Cancer cells have altered glucose metabolism and dependency on glutamine cell growth and survival. TNBC has increased expression of glutaminase which converts glutamine to glutamate and sensitivity to glutaminase inhibition in preclinical studies. A phase I study of CB-839, an oral small molecule inhibitor of glutaminase in combination with paclitaxel in TNBC was presented and demonstrated promising activity. Partial response was observed in three of 15 patients (20%), two of whom were heavily pretreated and with prior disease progression on paclitaxel in the metastatic setting.
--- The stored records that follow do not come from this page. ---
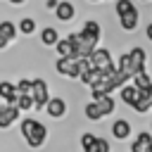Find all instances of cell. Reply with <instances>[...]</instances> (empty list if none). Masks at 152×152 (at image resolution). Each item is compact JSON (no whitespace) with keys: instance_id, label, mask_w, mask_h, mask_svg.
<instances>
[{"instance_id":"17","label":"cell","mask_w":152,"mask_h":152,"mask_svg":"<svg viewBox=\"0 0 152 152\" xmlns=\"http://www.w3.org/2000/svg\"><path fill=\"white\" fill-rule=\"evenodd\" d=\"M93 102H97V107H100V112H102V116H109L116 107H114V97L112 95H102L100 100H93Z\"/></svg>"},{"instance_id":"28","label":"cell","mask_w":152,"mask_h":152,"mask_svg":"<svg viewBox=\"0 0 152 152\" xmlns=\"http://www.w3.org/2000/svg\"><path fill=\"white\" fill-rule=\"evenodd\" d=\"M7 45H10V40H7V36L0 31V50H2V48H7Z\"/></svg>"},{"instance_id":"6","label":"cell","mask_w":152,"mask_h":152,"mask_svg":"<svg viewBox=\"0 0 152 152\" xmlns=\"http://www.w3.org/2000/svg\"><path fill=\"white\" fill-rule=\"evenodd\" d=\"M128 57H131V74H142L145 71V62H147V52L142 48H131L128 50Z\"/></svg>"},{"instance_id":"32","label":"cell","mask_w":152,"mask_h":152,"mask_svg":"<svg viewBox=\"0 0 152 152\" xmlns=\"http://www.w3.org/2000/svg\"><path fill=\"white\" fill-rule=\"evenodd\" d=\"M150 126H152V124H150ZM150 133H152V131H150Z\"/></svg>"},{"instance_id":"8","label":"cell","mask_w":152,"mask_h":152,"mask_svg":"<svg viewBox=\"0 0 152 152\" xmlns=\"http://www.w3.org/2000/svg\"><path fill=\"white\" fill-rule=\"evenodd\" d=\"M133 109H135L138 114H145V112H150V109H152V86H150V88L138 90V100H135Z\"/></svg>"},{"instance_id":"27","label":"cell","mask_w":152,"mask_h":152,"mask_svg":"<svg viewBox=\"0 0 152 152\" xmlns=\"http://www.w3.org/2000/svg\"><path fill=\"white\" fill-rule=\"evenodd\" d=\"M57 5H59V0H45V7H48V10H52V12L57 10Z\"/></svg>"},{"instance_id":"15","label":"cell","mask_w":152,"mask_h":152,"mask_svg":"<svg viewBox=\"0 0 152 152\" xmlns=\"http://www.w3.org/2000/svg\"><path fill=\"white\" fill-rule=\"evenodd\" d=\"M55 50H57L59 57H76V50H74V43L69 40V36L66 38H59L57 45H55Z\"/></svg>"},{"instance_id":"14","label":"cell","mask_w":152,"mask_h":152,"mask_svg":"<svg viewBox=\"0 0 152 152\" xmlns=\"http://www.w3.org/2000/svg\"><path fill=\"white\" fill-rule=\"evenodd\" d=\"M112 135H114L116 140H126V138L131 135V124H128L126 119H116L114 126H112Z\"/></svg>"},{"instance_id":"18","label":"cell","mask_w":152,"mask_h":152,"mask_svg":"<svg viewBox=\"0 0 152 152\" xmlns=\"http://www.w3.org/2000/svg\"><path fill=\"white\" fill-rule=\"evenodd\" d=\"M83 114H86V119H90V121H100V119H102V112H100L97 102H93V100H88V102H86Z\"/></svg>"},{"instance_id":"25","label":"cell","mask_w":152,"mask_h":152,"mask_svg":"<svg viewBox=\"0 0 152 152\" xmlns=\"http://www.w3.org/2000/svg\"><path fill=\"white\" fill-rule=\"evenodd\" d=\"M83 152H109V142L104 138H95V145L88 147V150H83Z\"/></svg>"},{"instance_id":"1","label":"cell","mask_w":152,"mask_h":152,"mask_svg":"<svg viewBox=\"0 0 152 152\" xmlns=\"http://www.w3.org/2000/svg\"><path fill=\"white\" fill-rule=\"evenodd\" d=\"M21 135H24V140H26V145L31 147V150H38V147H43V142L48 140V128L38 121V119H33V116H26V119H21Z\"/></svg>"},{"instance_id":"3","label":"cell","mask_w":152,"mask_h":152,"mask_svg":"<svg viewBox=\"0 0 152 152\" xmlns=\"http://www.w3.org/2000/svg\"><path fill=\"white\" fill-rule=\"evenodd\" d=\"M90 64L95 66V69H100V71H114L116 69V64H114V59H112V52L107 50V48H95L93 52H90Z\"/></svg>"},{"instance_id":"16","label":"cell","mask_w":152,"mask_h":152,"mask_svg":"<svg viewBox=\"0 0 152 152\" xmlns=\"http://www.w3.org/2000/svg\"><path fill=\"white\" fill-rule=\"evenodd\" d=\"M57 40H59V33H57L55 26H45L40 31V43L43 45H57Z\"/></svg>"},{"instance_id":"30","label":"cell","mask_w":152,"mask_h":152,"mask_svg":"<svg viewBox=\"0 0 152 152\" xmlns=\"http://www.w3.org/2000/svg\"><path fill=\"white\" fill-rule=\"evenodd\" d=\"M10 2H12V5H24L26 0H10Z\"/></svg>"},{"instance_id":"4","label":"cell","mask_w":152,"mask_h":152,"mask_svg":"<svg viewBox=\"0 0 152 152\" xmlns=\"http://www.w3.org/2000/svg\"><path fill=\"white\" fill-rule=\"evenodd\" d=\"M48 81L43 78H31V97H33V109H45L50 93H48Z\"/></svg>"},{"instance_id":"26","label":"cell","mask_w":152,"mask_h":152,"mask_svg":"<svg viewBox=\"0 0 152 152\" xmlns=\"http://www.w3.org/2000/svg\"><path fill=\"white\" fill-rule=\"evenodd\" d=\"M95 138H97V135H93V133H83V135H81V147H83V150L93 147V145H95Z\"/></svg>"},{"instance_id":"11","label":"cell","mask_w":152,"mask_h":152,"mask_svg":"<svg viewBox=\"0 0 152 152\" xmlns=\"http://www.w3.org/2000/svg\"><path fill=\"white\" fill-rule=\"evenodd\" d=\"M0 97L5 100V104H17L19 95H17L14 83H10V81H0Z\"/></svg>"},{"instance_id":"9","label":"cell","mask_w":152,"mask_h":152,"mask_svg":"<svg viewBox=\"0 0 152 152\" xmlns=\"http://www.w3.org/2000/svg\"><path fill=\"white\" fill-rule=\"evenodd\" d=\"M131 152H152V133H150V131H140V133L133 138Z\"/></svg>"},{"instance_id":"10","label":"cell","mask_w":152,"mask_h":152,"mask_svg":"<svg viewBox=\"0 0 152 152\" xmlns=\"http://www.w3.org/2000/svg\"><path fill=\"white\" fill-rule=\"evenodd\" d=\"M45 112L52 116V119H62L66 114V100L64 97H50L48 104H45Z\"/></svg>"},{"instance_id":"2","label":"cell","mask_w":152,"mask_h":152,"mask_svg":"<svg viewBox=\"0 0 152 152\" xmlns=\"http://www.w3.org/2000/svg\"><path fill=\"white\" fill-rule=\"evenodd\" d=\"M116 17H119V24H121L124 31H135L138 28L140 14H138L133 0H116Z\"/></svg>"},{"instance_id":"20","label":"cell","mask_w":152,"mask_h":152,"mask_svg":"<svg viewBox=\"0 0 152 152\" xmlns=\"http://www.w3.org/2000/svg\"><path fill=\"white\" fill-rule=\"evenodd\" d=\"M116 71H119V74H124V76H131V78H133V74H131V57H128V52H124V55L119 57V62H116Z\"/></svg>"},{"instance_id":"5","label":"cell","mask_w":152,"mask_h":152,"mask_svg":"<svg viewBox=\"0 0 152 152\" xmlns=\"http://www.w3.org/2000/svg\"><path fill=\"white\" fill-rule=\"evenodd\" d=\"M55 69H57L59 76H66V78H78V76H81L78 57H57Z\"/></svg>"},{"instance_id":"7","label":"cell","mask_w":152,"mask_h":152,"mask_svg":"<svg viewBox=\"0 0 152 152\" xmlns=\"http://www.w3.org/2000/svg\"><path fill=\"white\" fill-rule=\"evenodd\" d=\"M14 121H19V107L17 104H2L0 107V128H10Z\"/></svg>"},{"instance_id":"21","label":"cell","mask_w":152,"mask_h":152,"mask_svg":"<svg viewBox=\"0 0 152 152\" xmlns=\"http://www.w3.org/2000/svg\"><path fill=\"white\" fill-rule=\"evenodd\" d=\"M131 83H133L138 90H142V88H150V86H152V78H150L147 71H142V74H135V76L131 78Z\"/></svg>"},{"instance_id":"12","label":"cell","mask_w":152,"mask_h":152,"mask_svg":"<svg viewBox=\"0 0 152 152\" xmlns=\"http://www.w3.org/2000/svg\"><path fill=\"white\" fill-rule=\"evenodd\" d=\"M74 14H76V10H74V5H71L69 0H62V2L57 5V10H55V17H57L59 21H71Z\"/></svg>"},{"instance_id":"13","label":"cell","mask_w":152,"mask_h":152,"mask_svg":"<svg viewBox=\"0 0 152 152\" xmlns=\"http://www.w3.org/2000/svg\"><path fill=\"white\" fill-rule=\"evenodd\" d=\"M119 97H121V102H124V104L133 107V104H135V100H138V88H135L133 83H126L124 88H119Z\"/></svg>"},{"instance_id":"29","label":"cell","mask_w":152,"mask_h":152,"mask_svg":"<svg viewBox=\"0 0 152 152\" xmlns=\"http://www.w3.org/2000/svg\"><path fill=\"white\" fill-rule=\"evenodd\" d=\"M145 36H147V40H152V21L147 24V28H145Z\"/></svg>"},{"instance_id":"23","label":"cell","mask_w":152,"mask_h":152,"mask_svg":"<svg viewBox=\"0 0 152 152\" xmlns=\"http://www.w3.org/2000/svg\"><path fill=\"white\" fill-rule=\"evenodd\" d=\"M14 88H17V95H31V78H21V81H17Z\"/></svg>"},{"instance_id":"24","label":"cell","mask_w":152,"mask_h":152,"mask_svg":"<svg viewBox=\"0 0 152 152\" xmlns=\"http://www.w3.org/2000/svg\"><path fill=\"white\" fill-rule=\"evenodd\" d=\"M17 107H19V112H28V109H33V97H31V95H19Z\"/></svg>"},{"instance_id":"19","label":"cell","mask_w":152,"mask_h":152,"mask_svg":"<svg viewBox=\"0 0 152 152\" xmlns=\"http://www.w3.org/2000/svg\"><path fill=\"white\" fill-rule=\"evenodd\" d=\"M17 31H19V33H24V36H31V33L36 31V19H31V17H24V19L17 24Z\"/></svg>"},{"instance_id":"31","label":"cell","mask_w":152,"mask_h":152,"mask_svg":"<svg viewBox=\"0 0 152 152\" xmlns=\"http://www.w3.org/2000/svg\"><path fill=\"white\" fill-rule=\"evenodd\" d=\"M88 2H100V0H88Z\"/></svg>"},{"instance_id":"22","label":"cell","mask_w":152,"mask_h":152,"mask_svg":"<svg viewBox=\"0 0 152 152\" xmlns=\"http://www.w3.org/2000/svg\"><path fill=\"white\" fill-rule=\"evenodd\" d=\"M0 31L7 36V40H10V43H12V40L17 38V33H19V31H17V26H14L12 21H0Z\"/></svg>"}]
</instances>
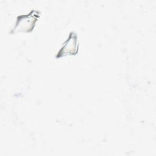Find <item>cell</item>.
Returning a JSON list of instances; mask_svg holds the SVG:
<instances>
[{
	"label": "cell",
	"mask_w": 156,
	"mask_h": 156,
	"mask_svg": "<svg viewBox=\"0 0 156 156\" xmlns=\"http://www.w3.org/2000/svg\"><path fill=\"white\" fill-rule=\"evenodd\" d=\"M40 16V12L34 9L27 14L18 16L15 25L9 32V34H14L21 32H31L34 30Z\"/></svg>",
	"instance_id": "1"
},
{
	"label": "cell",
	"mask_w": 156,
	"mask_h": 156,
	"mask_svg": "<svg viewBox=\"0 0 156 156\" xmlns=\"http://www.w3.org/2000/svg\"><path fill=\"white\" fill-rule=\"evenodd\" d=\"M77 39V34L71 31L67 39L64 41L62 47L57 52L55 58H59L68 55H76L79 51V43Z\"/></svg>",
	"instance_id": "2"
}]
</instances>
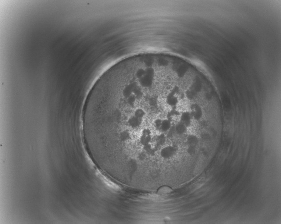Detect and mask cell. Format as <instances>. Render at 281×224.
Here are the masks:
<instances>
[{"label":"cell","mask_w":281,"mask_h":224,"mask_svg":"<svg viewBox=\"0 0 281 224\" xmlns=\"http://www.w3.org/2000/svg\"><path fill=\"white\" fill-rule=\"evenodd\" d=\"M175 151V148L171 146H168L161 150L160 154L164 158H169L173 156Z\"/></svg>","instance_id":"1"},{"label":"cell","mask_w":281,"mask_h":224,"mask_svg":"<svg viewBox=\"0 0 281 224\" xmlns=\"http://www.w3.org/2000/svg\"><path fill=\"white\" fill-rule=\"evenodd\" d=\"M190 118L191 116L190 114L187 112H184L181 117V120L186 126H188L190 124Z\"/></svg>","instance_id":"2"},{"label":"cell","mask_w":281,"mask_h":224,"mask_svg":"<svg viewBox=\"0 0 281 224\" xmlns=\"http://www.w3.org/2000/svg\"><path fill=\"white\" fill-rule=\"evenodd\" d=\"M171 127V121L167 119L163 120L161 125V131L163 132H167L168 130H170Z\"/></svg>","instance_id":"3"},{"label":"cell","mask_w":281,"mask_h":224,"mask_svg":"<svg viewBox=\"0 0 281 224\" xmlns=\"http://www.w3.org/2000/svg\"><path fill=\"white\" fill-rule=\"evenodd\" d=\"M186 125L182 124H179L177 125L175 128V131L178 134H182L185 132L186 130Z\"/></svg>","instance_id":"4"},{"label":"cell","mask_w":281,"mask_h":224,"mask_svg":"<svg viewBox=\"0 0 281 224\" xmlns=\"http://www.w3.org/2000/svg\"><path fill=\"white\" fill-rule=\"evenodd\" d=\"M188 142L191 146H194L196 145L198 142V139L194 136H190L188 138Z\"/></svg>","instance_id":"5"}]
</instances>
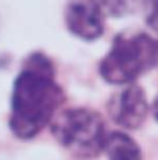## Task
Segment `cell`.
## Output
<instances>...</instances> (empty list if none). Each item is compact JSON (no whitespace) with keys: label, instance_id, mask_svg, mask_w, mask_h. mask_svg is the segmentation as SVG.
<instances>
[{"label":"cell","instance_id":"8","mask_svg":"<svg viewBox=\"0 0 158 160\" xmlns=\"http://www.w3.org/2000/svg\"><path fill=\"white\" fill-rule=\"evenodd\" d=\"M146 21L151 30L158 32V0H147Z\"/></svg>","mask_w":158,"mask_h":160},{"label":"cell","instance_id":"1","mask_svg":"<svg viewBox=\"0 0 158 160\" xmlns=\"http://www.w3.org/2000/svg\"><path fill=\"white\" fill-rule=\"evenodd\" d=\"M53 76L49 59L35 53L16 79L11 97L10 127L18 138H34L55 118L64 94Z\"/></svg>","mask_w":158,"mask_h":160},{"label":"cell","instance_id":"5","mask_svg":"<svg viewBox=\"0 0 158 160\" xmlns=\"http://www.w3.org/2000/svg\"><path fill=\"white\" fill-rule=\"evenodd\" d=\"M109 114L116 124L128 129H137L148 112V102L142 87L132 84L111 100Z\"/></svg>","mask_w":158,"mask_h":160},{"label":"cell","instance_id":"7","mask_svg":"<svg viewBox=\"0 0 158 160\" xmlns=\"http://www.w3.org/2000/svg\"><path fill=\"white\" fill-rule=\"evenodd\" d=\"M102 13L109 16H125L130 13L136 0H95Z\"/></svg>","mask_w":158,"mask_h":160},{"label":"cell","instance_id":"4","mask_svg":"<svg viewBox=\"0 0 158 160\" xmlns=\"http://www.w3.org/2000/svg\"><path fill=\"white\" fill-rule=\"evenodd\" d=\"M64 17L70 32L84 41H94L104 34V13L95 0H72Z\"/></svg>","mask_w":158,"mask_h":160},{"label":"cell","instance_id":"9","mask_svg":"<svg viewBox=\"0 0 158 160\" xmlns=\"http://www.w3.org/2000/svg\"><path fill=\"white\" fill-rule=\"evenodd\" d=\"M153 110H154V115H156V118H157V121H158V97L156 98V101H154Z\"/></svg>","mask_w":158,"mask_h":160},{"label":"cell","instance_id":"3","mask_svg":"<svg viewBox=\"0 0 158 160\" xmlns=\"http://www.w3.org/2000/svg\"><path fill=\"white\" fill-rule=\"evenodd\" d=\"M52 133L70 153L81 159L104 150L105 125L100 114L88 108H70L52 119Z\"/></svg>","mask_w":158,"mask_h":160},{"label":"cell","instance_id":"6","mask_svg":"<svg viewBox=\"0 0 158 160\" xmlns=\"http://www.w3.org/2000/svg\"><path fill=\"white\" fill-rule=\"evenodd\" d=\"M104 150L109 160H142L139 145L123 132L108 133L104 142Z\"/></svg>","mask_w":158,"mask_h":160},{"label":"cell","instance_id":"2","mask_svg":"<svg viewBox=\"0 0 158 160\" xmlns=\"http://www.w3.org/2000/svg\"><path fill=\"white\" fill-rule=\"evenodd\" d=\"M158 61V42L146 34H120L100 65L101 76L112 84H129Z\"/></svg>","mask_w":158,"mask_h":160}]
</instances>
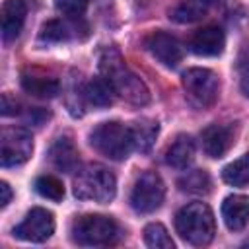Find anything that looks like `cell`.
<instances>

Additional clinical development is warranted.

 

Abstract 1000: Anthracycline remains an important component of adjuvant regimens for HER2- breast cancer

 

The ABC adjuvant trials (B-49, B-46-I/USOR 07132) were conducted to determine if TC (docetaxel and cyclophosphamide) for 6 cycles is non-inferior to combination regimens of doxorubicin/cyclophosphamide with docetaxel or paclitaxel (TaxAC) in women with resected high-risk, HER2-negative breast cancer. The primary endpoint of the study was invasive disease free survival (iDFS). With 399 iDFS events, 4 year iDFS is 88.2 percent for TC versus 90.7 percent for TaxAC. HR=1.23, 95 percent CI (1.01-1.5), p=0.04. TC was inferior to TaxAC. Longer follow-up should clarify the clinical utility of these initial findings.